The other issue with NetFlow, is that it was originally designed just to provide trend data for historical changes in network performance and trend analysis. For this purpose, sampled data is sufficient, so many of the devices that generate NetFlow data are configured to sample packets to generate that data, rather than looking at every packet. While many can be reconfigured to generate 1:1 NetFlow records (where every packet is examined), some cannot. Which means they are not reporting on all the activity on the network.
The demand of generating NetFlow on routers and switches can take a significant performance toll. For this reason, they are often configured to generate sampled NetFlow only, in order to reduce load.
Using EndaceProbe Analytics Platforms running the EndaceFlow application, the overhead of NetFlow generation can be shifted to a dedicated appliance, freeing up switches and routers to perform the functions they were designed for.
Full Packet Capture
Recorded Network History, or full packet capture, gives you the full story. Packets let you accurately reconstruct exactly what happened and when it happened so you can uncover the cause of security or performance issues quickly and definitively.
Using Network History you can reconstruct a data exfiltration to see precisely what was taken. Or zoom in to microsecond level to troubleshoot short-lived events that simply don’t show up at NetFlow’s meta level of detail.

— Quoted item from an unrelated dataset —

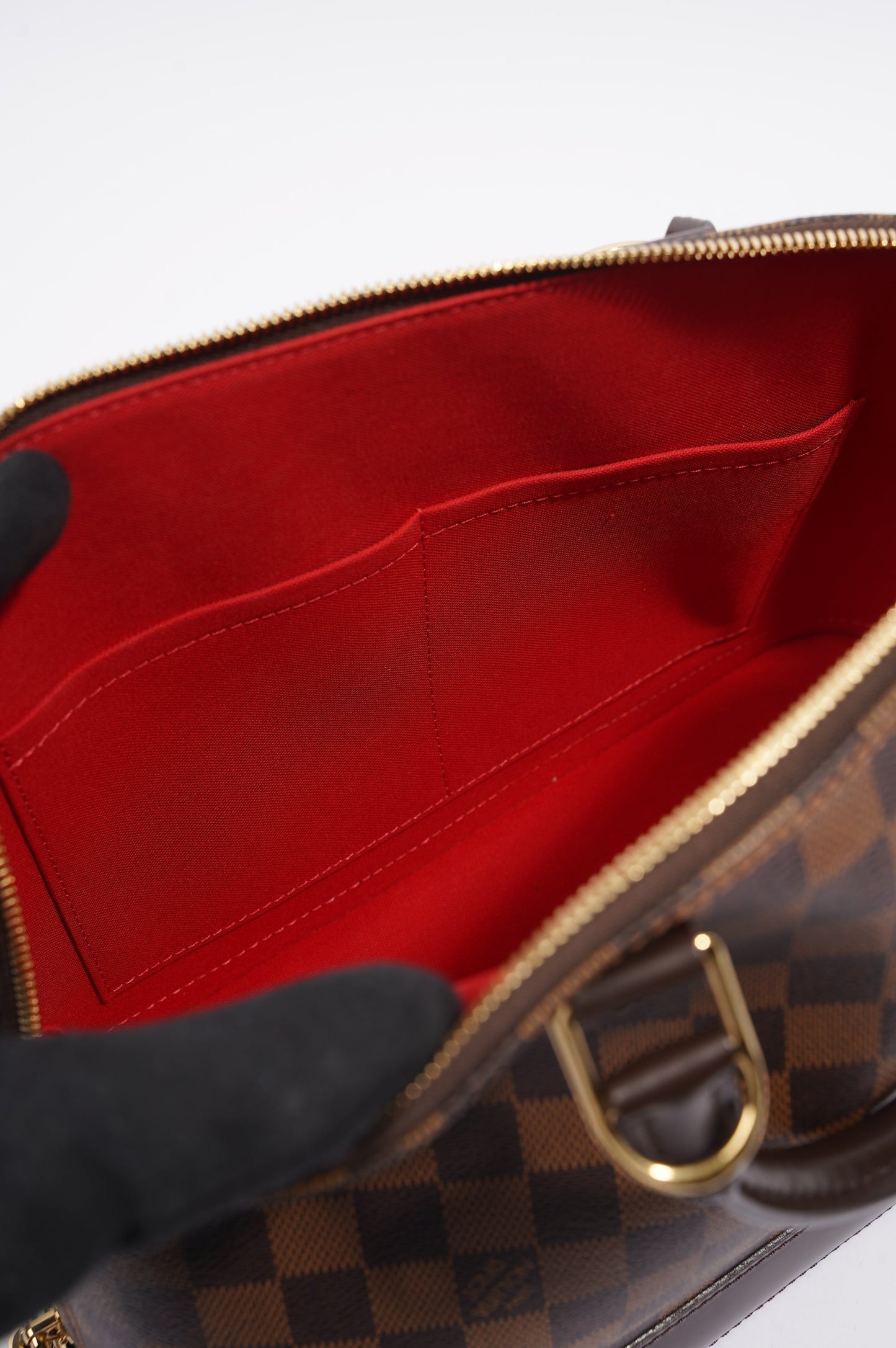 Louis Vuitton Alma Damier Ebene Canvas PM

While it might not be feasible to store years of full packet capture history, it is certainly feasible to store weeks to months. Particularly if packet data is compressed, and irrelevant data truncated to remove the unwanted packet payload and keep all the header details - as our EndaceProbe™ Analytics Platforms can do.
EndaceVision™ lets you search the Network History on EndaceProbes, isolate traffic of interest for further analysis, and investigate issues right down to packet level.
Playback™ lets you replay the event to your real-time tools for back-in-time investigation and removes the needle-in-a-haystack approach of attempting to assemble and correlate evidence from multiple sources such as log and transaction files and NetFlow data.
How NetFlow and Packet Capture work together
NetFlow enables very efficient on-the-fly monitoring and allows your team to keep up-to-date with network events as they happen. But it is significantly strengthened by access to network packet history. You can quickly drill down to packet level, examine incidents and determine their root cause and severity.
With full, packet-level detail, investigations are both faster and more conclusive. Network and security analysts can keep on top of the mountain of alerts they receive every day, ensuring an unexamined issue doesn’t escalate to become a serious security breach or service outage.
The EndaceFlow Application can be hosted in Application Dock on EndaceProbe Analytics Platforms and can generate unsampled Netflow in v5, v9 and IPFIX formats at speeds up to 30Gbps without impacting on the EndaceProbe’s packet recording performance. With more than 130 exported fields, EndaceFlow provides unmatched full-stream flow visibility over any combination of IPv4 and IPv6-based networks.
Running EndaceFlow on EndaceProbes gives you the best of both worlds, letting you record a complete and accurate packet-level history of what happens on your network, while generating NetFlow data at full line rate to feed your NetFlow-based monitoring tools with accurate, unsampled NetFlow records.